Material provided:
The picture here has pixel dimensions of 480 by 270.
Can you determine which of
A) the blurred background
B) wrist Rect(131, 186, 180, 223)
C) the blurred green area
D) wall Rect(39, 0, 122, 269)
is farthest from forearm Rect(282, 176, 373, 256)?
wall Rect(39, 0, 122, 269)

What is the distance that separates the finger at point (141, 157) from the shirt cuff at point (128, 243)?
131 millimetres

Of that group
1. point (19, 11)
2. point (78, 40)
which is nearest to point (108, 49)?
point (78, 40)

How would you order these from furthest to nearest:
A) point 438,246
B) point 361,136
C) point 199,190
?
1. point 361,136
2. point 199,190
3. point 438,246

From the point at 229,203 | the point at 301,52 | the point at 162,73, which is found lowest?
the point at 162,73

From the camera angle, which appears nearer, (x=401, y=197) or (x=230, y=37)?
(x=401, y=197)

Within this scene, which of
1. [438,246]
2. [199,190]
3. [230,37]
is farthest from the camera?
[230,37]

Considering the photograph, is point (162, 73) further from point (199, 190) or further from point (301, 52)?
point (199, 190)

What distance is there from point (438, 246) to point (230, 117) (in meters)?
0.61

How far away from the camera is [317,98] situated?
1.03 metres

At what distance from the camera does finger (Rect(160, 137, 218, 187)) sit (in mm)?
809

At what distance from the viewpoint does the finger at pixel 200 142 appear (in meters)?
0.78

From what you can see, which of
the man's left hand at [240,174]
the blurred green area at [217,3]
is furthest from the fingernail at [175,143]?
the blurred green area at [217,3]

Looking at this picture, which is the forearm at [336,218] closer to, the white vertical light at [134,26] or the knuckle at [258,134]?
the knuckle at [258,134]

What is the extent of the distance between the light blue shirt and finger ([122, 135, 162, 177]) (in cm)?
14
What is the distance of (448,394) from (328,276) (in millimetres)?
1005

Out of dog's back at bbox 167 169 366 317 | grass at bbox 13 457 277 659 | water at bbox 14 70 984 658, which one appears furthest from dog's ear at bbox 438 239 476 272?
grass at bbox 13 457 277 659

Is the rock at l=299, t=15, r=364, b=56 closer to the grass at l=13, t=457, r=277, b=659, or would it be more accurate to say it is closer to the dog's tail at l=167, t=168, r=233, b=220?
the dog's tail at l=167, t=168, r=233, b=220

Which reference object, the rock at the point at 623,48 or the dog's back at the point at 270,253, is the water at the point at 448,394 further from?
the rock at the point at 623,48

...

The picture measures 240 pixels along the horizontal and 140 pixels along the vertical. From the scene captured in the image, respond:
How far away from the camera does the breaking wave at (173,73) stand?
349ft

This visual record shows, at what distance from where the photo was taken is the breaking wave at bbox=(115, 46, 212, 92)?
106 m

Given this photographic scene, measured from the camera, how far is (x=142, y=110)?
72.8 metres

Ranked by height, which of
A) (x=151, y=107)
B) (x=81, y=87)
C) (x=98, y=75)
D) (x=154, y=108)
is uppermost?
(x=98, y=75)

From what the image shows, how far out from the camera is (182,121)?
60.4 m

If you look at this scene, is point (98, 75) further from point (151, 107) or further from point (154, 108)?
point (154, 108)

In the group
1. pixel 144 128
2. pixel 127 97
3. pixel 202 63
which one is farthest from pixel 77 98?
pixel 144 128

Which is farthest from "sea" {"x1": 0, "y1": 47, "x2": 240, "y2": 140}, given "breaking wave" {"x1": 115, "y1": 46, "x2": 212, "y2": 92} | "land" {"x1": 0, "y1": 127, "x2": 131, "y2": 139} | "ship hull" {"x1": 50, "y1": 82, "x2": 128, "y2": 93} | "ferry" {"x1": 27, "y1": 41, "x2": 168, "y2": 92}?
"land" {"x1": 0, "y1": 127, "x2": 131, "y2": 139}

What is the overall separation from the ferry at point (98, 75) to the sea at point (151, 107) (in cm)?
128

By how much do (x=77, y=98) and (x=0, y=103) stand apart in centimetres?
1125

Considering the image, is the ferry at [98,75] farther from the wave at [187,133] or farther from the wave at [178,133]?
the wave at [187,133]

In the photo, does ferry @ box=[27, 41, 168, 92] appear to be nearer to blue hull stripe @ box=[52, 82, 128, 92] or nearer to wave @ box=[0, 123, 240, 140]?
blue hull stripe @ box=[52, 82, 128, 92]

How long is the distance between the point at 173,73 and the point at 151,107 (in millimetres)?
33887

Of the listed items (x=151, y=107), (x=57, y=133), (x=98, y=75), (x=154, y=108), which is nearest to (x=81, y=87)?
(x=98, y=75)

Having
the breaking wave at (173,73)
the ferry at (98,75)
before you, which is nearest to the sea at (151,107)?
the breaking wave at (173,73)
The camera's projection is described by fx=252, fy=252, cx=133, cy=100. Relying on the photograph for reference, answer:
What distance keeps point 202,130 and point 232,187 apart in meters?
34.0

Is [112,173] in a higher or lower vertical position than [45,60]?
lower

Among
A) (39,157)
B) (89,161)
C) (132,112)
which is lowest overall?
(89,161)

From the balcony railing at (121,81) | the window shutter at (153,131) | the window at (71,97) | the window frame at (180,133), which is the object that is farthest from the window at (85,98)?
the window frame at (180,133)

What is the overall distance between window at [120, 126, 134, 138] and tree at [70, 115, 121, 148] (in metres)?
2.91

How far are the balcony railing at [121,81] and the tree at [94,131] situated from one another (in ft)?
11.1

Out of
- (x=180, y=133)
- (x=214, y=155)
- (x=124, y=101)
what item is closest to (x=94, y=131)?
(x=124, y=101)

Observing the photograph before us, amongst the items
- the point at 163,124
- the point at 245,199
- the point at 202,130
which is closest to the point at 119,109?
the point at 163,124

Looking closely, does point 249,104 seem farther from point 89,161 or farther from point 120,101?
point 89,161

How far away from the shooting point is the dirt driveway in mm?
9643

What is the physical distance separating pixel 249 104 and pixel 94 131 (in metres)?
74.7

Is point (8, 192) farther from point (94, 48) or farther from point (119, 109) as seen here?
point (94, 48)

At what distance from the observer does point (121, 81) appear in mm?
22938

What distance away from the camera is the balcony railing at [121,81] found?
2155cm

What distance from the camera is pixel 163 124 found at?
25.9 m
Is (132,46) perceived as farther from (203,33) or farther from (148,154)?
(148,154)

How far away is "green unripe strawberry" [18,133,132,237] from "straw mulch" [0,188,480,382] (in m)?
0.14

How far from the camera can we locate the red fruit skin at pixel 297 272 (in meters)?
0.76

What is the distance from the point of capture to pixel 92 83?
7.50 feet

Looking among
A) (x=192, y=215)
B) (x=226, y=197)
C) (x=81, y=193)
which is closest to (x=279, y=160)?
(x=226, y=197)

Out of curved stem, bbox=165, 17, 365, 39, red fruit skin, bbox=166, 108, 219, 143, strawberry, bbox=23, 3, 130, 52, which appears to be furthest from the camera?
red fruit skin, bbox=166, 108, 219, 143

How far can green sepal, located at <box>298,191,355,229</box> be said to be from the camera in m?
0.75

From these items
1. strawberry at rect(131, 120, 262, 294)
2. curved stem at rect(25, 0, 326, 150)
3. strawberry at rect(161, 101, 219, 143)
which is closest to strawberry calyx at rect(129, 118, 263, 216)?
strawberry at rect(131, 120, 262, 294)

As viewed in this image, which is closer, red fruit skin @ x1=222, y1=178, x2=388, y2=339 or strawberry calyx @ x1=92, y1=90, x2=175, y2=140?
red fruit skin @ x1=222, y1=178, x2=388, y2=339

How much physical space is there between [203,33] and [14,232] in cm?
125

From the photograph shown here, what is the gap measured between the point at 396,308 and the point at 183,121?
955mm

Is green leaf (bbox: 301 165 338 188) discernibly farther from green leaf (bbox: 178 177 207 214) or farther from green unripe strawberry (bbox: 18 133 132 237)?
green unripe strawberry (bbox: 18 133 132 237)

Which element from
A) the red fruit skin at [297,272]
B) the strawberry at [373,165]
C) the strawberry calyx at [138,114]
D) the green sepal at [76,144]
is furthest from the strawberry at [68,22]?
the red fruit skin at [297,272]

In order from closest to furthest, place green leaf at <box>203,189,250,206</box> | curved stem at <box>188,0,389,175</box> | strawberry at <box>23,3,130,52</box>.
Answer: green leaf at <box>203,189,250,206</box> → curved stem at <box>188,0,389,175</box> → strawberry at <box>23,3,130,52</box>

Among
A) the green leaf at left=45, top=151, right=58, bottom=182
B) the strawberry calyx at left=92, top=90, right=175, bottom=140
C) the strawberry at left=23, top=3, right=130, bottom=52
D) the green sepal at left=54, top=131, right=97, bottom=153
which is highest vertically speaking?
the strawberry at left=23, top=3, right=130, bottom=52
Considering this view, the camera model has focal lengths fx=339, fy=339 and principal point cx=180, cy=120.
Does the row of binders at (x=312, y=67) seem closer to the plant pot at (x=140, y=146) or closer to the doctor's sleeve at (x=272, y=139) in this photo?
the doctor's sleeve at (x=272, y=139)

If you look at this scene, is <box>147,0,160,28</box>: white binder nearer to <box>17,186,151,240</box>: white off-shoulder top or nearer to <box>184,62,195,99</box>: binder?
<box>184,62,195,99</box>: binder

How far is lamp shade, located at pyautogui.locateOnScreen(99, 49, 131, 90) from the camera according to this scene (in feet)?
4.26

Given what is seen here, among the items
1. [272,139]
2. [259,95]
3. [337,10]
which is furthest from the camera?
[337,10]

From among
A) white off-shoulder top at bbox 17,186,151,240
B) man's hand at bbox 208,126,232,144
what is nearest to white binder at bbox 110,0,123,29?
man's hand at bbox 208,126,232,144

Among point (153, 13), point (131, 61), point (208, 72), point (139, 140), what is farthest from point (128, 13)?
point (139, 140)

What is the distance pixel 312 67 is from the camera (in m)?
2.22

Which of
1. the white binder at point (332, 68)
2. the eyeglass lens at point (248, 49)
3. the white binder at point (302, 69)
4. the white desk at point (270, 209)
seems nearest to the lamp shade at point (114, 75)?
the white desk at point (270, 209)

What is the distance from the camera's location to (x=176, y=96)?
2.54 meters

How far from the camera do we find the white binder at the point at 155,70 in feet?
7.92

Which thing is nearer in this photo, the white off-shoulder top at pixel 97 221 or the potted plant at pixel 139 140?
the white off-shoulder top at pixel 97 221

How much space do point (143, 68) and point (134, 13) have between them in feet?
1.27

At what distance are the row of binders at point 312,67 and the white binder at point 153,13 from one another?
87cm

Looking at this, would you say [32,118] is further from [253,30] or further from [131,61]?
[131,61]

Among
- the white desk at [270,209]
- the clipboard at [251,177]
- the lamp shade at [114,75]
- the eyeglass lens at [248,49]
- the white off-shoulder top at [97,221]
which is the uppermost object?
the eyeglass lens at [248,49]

...

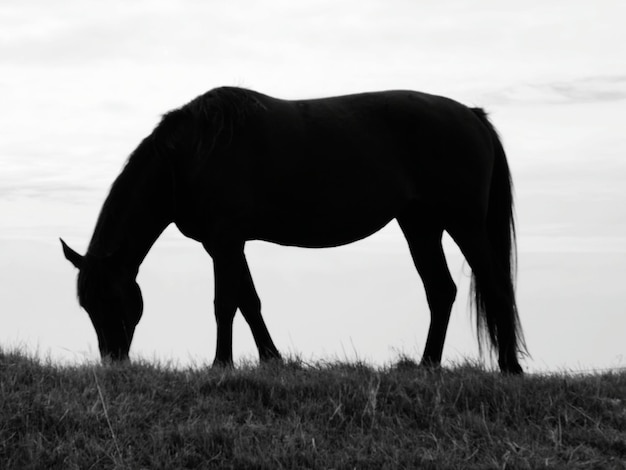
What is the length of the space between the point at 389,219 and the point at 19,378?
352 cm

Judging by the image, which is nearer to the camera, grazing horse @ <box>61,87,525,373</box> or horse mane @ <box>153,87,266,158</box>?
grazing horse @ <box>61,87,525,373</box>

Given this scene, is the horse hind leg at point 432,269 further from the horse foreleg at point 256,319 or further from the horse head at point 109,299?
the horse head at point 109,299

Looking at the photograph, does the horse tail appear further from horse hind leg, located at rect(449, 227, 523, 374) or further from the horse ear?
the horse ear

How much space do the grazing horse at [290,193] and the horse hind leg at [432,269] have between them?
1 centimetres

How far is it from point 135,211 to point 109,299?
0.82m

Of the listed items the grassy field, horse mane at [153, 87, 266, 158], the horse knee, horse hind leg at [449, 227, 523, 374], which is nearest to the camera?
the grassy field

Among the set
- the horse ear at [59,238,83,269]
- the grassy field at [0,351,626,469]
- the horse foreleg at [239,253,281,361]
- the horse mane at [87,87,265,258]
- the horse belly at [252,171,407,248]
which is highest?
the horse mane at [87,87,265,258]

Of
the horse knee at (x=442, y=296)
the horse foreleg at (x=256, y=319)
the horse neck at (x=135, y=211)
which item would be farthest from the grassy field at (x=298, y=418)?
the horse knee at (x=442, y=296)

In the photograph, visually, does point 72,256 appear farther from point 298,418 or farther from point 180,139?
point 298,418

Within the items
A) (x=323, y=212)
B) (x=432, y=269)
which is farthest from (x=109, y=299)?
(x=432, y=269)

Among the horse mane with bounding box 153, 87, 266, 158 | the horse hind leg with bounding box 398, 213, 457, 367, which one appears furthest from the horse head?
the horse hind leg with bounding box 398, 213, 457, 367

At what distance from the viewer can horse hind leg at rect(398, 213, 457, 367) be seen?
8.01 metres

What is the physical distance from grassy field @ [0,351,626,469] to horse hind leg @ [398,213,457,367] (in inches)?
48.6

Problem statement: Locate every line in the records above that contains the word "physical" and copy each one, treating case as significant.

Exercise answer:
What is the physical distance separating pixel 249 104 and pixel 94 131 (in metres)?
How much physical space is there between [203,33] and [14,232] in cm?
What is the physical distance from grassy field @ [0,351,626,469] to horse hind leg @ [398,213,457,367] (in inches)?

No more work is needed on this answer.